I found a great deal of emotional relief and release immediately after realizing I didn’t have to recover all by myself. Indeed I could not
and that was good news to me once I fully accepted it. I had always prided myself on being totally self-sufficient yet this view of myself was as unrealistic as most of the rest of my thinking. What I really was, was constantly defensive and filled with fear. Mostly, I had been afraid of trusting anybody or anything outside of myself. I had been burned very badly by trusting even my parents so I learned at an early age not to trust. Or I should say, I never learned how to trust. Trusting was not a safe thing to do. It felt like a life threatening situation to me. Yet, when I combined my willingness to get better with a most gentle and palatable explanation for “a power greater than myself” it changed my life completely.

For those who choose not to believe in a monotheistic view of a higher power or who are atheist there need be no problem with OA or any of the 12 Steps. On page 13 of “The Twelve Steps and Twelve Traditions of Overeaters Anonymous” is says, “OA doesn’t tell us we have to believe in God—only that a Power greater than ourselves could restore us to sanity. We are invited to define that Power however we wish and relate to it in whatever way works for us.” It also goes on to explain that, “Ours is a spiritual program, not a religious one.” Spiritual can be defined as “Concerned with or affecting the spirit” One definition of spirit is, “a fundamental emotional and activating principle determining one's character.” So when it says, “we grow along spiritual lines” this can be viewed as a process of self-improvement or gaining in wisdom, patience, humility, understanding, and compassion. There is just no end to how individuals can implement the principles of the Steps into their personal lives. Even the word GOD can be turned into a pretty effective acronym. (G)ood (O)rderly (D)irection. If it works for you, use it. Good orderly direction is something we all need in our recoveries.

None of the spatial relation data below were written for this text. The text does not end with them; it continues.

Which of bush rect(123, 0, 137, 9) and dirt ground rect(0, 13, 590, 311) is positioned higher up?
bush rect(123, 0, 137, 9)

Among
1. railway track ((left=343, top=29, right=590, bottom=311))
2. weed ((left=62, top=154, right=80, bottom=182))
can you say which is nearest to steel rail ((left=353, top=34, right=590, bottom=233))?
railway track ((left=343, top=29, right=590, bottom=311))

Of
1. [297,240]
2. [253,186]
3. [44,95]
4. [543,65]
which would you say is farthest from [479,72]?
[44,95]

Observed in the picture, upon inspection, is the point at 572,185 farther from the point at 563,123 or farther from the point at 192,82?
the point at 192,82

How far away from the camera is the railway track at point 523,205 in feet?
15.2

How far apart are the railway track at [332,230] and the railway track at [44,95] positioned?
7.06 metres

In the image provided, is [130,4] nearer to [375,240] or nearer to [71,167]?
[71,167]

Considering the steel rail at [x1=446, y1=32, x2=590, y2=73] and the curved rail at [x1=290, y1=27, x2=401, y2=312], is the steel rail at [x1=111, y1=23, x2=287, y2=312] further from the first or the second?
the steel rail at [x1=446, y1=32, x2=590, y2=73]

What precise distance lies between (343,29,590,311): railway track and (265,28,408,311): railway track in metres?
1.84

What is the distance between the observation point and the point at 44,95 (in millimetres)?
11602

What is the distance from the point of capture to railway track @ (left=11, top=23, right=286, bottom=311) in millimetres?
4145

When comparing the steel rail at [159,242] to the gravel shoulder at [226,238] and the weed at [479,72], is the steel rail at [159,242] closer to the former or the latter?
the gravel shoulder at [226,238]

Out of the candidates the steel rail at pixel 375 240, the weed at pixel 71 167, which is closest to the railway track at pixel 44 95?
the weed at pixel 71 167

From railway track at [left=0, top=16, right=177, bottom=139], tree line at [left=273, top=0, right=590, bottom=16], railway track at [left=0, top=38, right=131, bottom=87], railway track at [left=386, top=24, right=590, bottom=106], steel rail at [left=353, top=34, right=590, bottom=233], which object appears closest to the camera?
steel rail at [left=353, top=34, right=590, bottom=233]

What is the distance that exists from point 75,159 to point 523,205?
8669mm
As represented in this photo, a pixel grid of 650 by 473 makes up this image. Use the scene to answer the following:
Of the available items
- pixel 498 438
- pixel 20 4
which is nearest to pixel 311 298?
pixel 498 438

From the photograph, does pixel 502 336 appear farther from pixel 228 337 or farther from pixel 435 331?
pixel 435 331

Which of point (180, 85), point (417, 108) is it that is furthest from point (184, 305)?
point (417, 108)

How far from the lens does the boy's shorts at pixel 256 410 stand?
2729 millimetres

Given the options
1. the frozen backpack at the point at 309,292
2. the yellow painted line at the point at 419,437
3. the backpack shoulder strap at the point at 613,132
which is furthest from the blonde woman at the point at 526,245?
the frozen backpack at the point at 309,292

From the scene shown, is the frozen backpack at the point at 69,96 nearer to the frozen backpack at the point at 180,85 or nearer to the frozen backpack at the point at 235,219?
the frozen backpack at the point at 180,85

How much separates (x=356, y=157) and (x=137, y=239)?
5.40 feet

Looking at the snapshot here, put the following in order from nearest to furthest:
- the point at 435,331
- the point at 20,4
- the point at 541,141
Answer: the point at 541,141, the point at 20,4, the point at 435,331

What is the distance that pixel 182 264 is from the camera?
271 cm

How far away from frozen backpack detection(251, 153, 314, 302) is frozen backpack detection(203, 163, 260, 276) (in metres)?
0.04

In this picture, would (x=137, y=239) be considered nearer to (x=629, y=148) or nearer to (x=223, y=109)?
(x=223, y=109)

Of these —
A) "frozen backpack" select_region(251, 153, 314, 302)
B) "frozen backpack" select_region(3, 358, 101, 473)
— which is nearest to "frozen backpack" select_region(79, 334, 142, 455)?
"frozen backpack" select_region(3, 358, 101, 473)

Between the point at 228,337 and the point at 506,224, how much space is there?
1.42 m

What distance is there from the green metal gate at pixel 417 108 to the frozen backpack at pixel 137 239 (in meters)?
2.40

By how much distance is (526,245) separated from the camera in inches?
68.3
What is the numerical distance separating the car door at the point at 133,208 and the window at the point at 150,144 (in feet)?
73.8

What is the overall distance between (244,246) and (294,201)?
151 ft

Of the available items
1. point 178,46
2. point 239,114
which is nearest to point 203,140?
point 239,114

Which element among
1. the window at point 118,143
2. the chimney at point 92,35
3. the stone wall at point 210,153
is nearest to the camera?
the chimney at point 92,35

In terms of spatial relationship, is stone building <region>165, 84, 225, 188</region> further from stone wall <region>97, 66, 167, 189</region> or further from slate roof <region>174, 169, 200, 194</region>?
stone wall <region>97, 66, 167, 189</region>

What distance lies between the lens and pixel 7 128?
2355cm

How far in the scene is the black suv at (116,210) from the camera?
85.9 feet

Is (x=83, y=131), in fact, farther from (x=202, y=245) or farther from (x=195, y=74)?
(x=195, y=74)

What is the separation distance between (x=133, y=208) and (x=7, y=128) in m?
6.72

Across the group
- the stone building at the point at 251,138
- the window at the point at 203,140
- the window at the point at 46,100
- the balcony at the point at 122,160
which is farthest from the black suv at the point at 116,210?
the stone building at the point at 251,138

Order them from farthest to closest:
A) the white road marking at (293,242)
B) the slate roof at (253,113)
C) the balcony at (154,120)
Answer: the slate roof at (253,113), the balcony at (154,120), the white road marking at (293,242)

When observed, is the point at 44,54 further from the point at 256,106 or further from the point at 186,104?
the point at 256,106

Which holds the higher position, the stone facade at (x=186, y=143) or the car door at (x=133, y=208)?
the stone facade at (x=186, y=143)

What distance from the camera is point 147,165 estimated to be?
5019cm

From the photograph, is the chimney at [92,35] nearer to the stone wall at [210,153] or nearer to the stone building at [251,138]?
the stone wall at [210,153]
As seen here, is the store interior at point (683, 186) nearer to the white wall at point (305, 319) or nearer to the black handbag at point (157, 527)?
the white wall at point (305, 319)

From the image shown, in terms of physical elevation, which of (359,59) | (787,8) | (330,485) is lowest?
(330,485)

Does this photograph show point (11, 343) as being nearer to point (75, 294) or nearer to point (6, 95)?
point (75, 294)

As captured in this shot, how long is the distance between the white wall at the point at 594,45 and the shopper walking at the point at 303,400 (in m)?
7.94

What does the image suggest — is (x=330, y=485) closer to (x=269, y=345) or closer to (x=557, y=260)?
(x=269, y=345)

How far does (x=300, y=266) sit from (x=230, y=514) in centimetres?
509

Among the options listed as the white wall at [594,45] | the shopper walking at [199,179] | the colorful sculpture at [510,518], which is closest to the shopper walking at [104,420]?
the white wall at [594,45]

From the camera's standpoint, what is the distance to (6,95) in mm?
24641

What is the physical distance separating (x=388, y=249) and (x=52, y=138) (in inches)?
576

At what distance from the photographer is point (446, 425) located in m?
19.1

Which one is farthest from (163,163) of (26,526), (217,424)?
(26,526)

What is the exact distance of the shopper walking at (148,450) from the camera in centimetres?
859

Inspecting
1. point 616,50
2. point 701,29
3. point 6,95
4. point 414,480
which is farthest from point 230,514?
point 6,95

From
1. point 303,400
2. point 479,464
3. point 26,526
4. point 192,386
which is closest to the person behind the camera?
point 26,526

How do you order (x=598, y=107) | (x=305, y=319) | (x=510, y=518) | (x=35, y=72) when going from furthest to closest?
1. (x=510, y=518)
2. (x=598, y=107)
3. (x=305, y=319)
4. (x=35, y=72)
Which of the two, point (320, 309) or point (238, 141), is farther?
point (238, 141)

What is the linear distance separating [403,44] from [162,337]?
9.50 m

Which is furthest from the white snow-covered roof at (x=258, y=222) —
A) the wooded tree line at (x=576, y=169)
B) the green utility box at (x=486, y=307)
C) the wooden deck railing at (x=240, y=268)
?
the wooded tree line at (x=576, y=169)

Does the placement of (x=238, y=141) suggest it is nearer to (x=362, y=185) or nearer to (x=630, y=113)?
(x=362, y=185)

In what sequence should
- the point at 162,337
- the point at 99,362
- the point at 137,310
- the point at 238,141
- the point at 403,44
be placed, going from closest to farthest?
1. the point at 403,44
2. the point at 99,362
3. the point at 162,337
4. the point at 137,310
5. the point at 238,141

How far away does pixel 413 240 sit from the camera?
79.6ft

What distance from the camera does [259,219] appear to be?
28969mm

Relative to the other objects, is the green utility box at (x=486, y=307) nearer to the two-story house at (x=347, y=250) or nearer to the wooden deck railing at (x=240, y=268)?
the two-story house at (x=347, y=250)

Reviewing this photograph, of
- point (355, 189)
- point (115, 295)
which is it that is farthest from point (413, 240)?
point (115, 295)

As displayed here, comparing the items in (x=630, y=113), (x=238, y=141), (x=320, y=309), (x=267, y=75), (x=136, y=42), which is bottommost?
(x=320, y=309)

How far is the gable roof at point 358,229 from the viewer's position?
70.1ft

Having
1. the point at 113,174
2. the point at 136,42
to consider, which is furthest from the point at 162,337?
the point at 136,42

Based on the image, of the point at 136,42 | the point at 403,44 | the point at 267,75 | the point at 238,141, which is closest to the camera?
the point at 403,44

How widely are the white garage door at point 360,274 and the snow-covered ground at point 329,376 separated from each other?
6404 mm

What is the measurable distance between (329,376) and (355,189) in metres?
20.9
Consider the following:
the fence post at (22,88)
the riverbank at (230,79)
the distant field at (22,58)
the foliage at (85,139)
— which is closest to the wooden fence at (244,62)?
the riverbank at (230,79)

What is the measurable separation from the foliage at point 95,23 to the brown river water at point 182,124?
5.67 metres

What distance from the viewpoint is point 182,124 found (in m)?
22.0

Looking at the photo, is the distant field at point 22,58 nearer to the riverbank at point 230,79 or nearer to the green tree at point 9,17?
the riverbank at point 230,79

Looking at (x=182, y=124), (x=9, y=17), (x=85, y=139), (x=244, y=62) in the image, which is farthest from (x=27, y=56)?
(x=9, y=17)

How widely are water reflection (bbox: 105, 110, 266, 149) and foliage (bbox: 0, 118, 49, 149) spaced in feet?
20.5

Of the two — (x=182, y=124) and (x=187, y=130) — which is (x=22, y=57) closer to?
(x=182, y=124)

Contempt prior to investigation

It is too easy to let mere words stop us from getting the recovery we deserve. "There is a principle which is a bar against all information, which is proof against all arguments and which cannot fail to keep a man in everlasting ignorance - that principle is contempt prior to investigation."
Herbert Spencer, as quoted on page 570, Alcoholics Anonymous (The Big Book).

Reprinted from Alcoholics Anonymous, with permission of A.A. World Services, Inc


Questions for journaling and contemplation.

Well I’m all out of specific questions for this Step. I honestly can’t think of any that aren’t jumping ahead or redundant. I’ve shared my story about how important this Step has been in my life and tried to offer several ways of looking at it. I would suggest journaling your own story and experiences with the Second Step and welcome you to share that along with any additional thoughts and feelings including what your definition of a higher and/or helping power
(s) is. There are no right or wrong answers and no good or bad stories.

This information on the 12 Steps and the following articles designed to help explain the Steps,  was a project I started in 2001 for an online  e-mail support list. This page was updated 12/22/2004 to better reflect my current recovery and understanding of Binge Eating Disorder. It is still a work in progress.